Ver arruinadas sus vacaciones es una tragedia para quienes tienen el privilegio de programarlas regularmente. No importa si se trata de veranear en las playas para Semana Santa o se aprovecha para el viaje a Miami o Europa. Las posibilidades económicas dependen de nuestra ubicación en el mapa social.  Para la gran mayoría, estos lujos suenan a quimera, pues su realidad cotidiana es conseguir el sustento del día a día, es decir, sobrevivir.

La estructura de clases del país, la desigualdad que la atraviesa y la pugna de unos por mantener el statu quo y de otros por cambiarlo, es una sempiterna condición histórica de este bello paisaje al que las élites se empeñan en llamar país.  Hace cuarenta y cuatro años, el sufrimiento fue mayor entre los que menos tenían y menos voz evidenciaban. Hoy pasa lo mismo, para unos la pandemia es una tragedia que les impide movilidad y “normalidad”.  Para las grandes mayorías,  es otro castigo más a su vulnerabilidad, sabiendo que el futuro los dejará en su mismo espectro social de abandono y miseria. Los primeros saben que, más temprano que tarde, el goce de sus privilegios estará allí, quizá más fuerte, porque este sistema si algo fortalece, es esa dicotomía de que a mayor pobreza en un polo mayoritario, mayor riqueza  en el polo minoritario.

Ante el agotamiento de este modelo económico voraz ¿no creen que ya va siendo hora de repensar el futuro y empezar a discutir sobre la nueva forma de relacionarnos con la naturaleza, la economía y nuestros semejantes?

Si algo debe enseñarnos el COVID-19, es que, con el mismo sistema, la serpiente de la injusticia y la desigualdad, seguirá mordiendo a los descalzos. Si no restituimos el sentido de comunidad, si no privilegiamos los valores que verdaderamente importan; si no generamos redes solidarias entre nosotros mismos; si no resultamos mejores seres humanos después del pico de la crisis, tengan por seguro que lo que viene lo tendremos merecido.

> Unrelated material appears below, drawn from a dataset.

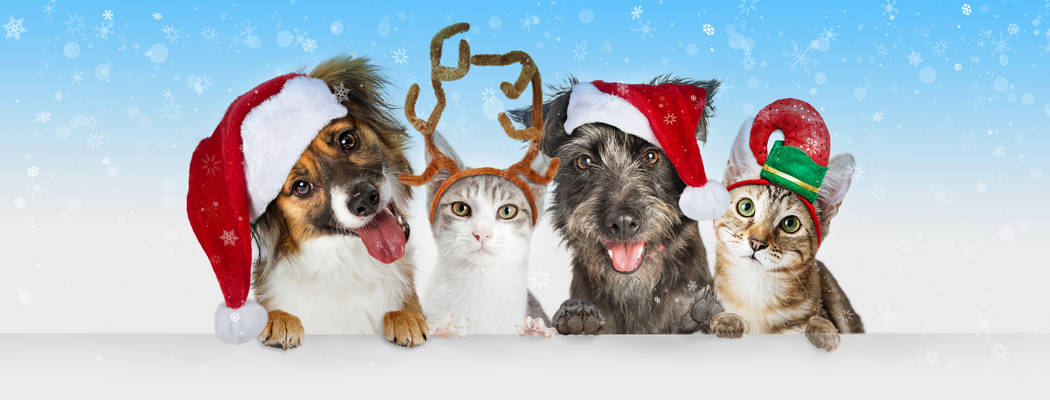 Cute Christmas dogs and cats together hanging paws over white horizontal website banner or soci ...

[1] Liceo Guatemala, un colegio católico de clase media que albergaba en su seno también, a varios jóvenes de las clases altas.

[2] A partir de su niñez y juventud con carencias, siempre me recordaba el privilegio del que gozábamos con nuestro nivel de vida, el cual le había costado muchos años construir. Para nada éramos ricos por supuesto, pero si con algunas comodidades.

[3] Al respecto, el más conocido era el proyecto dirigido por el hermano Gregorio (Goyo), el cual implicaba apoyo al asentamiento humano ubicado en un gran barranco de la zona 5 y que se conocía como La Limonada.

[4] Así le llamaban a la afanosa tarea de buscar entre los escombros y limpiar de los mismos las áreas afectadas.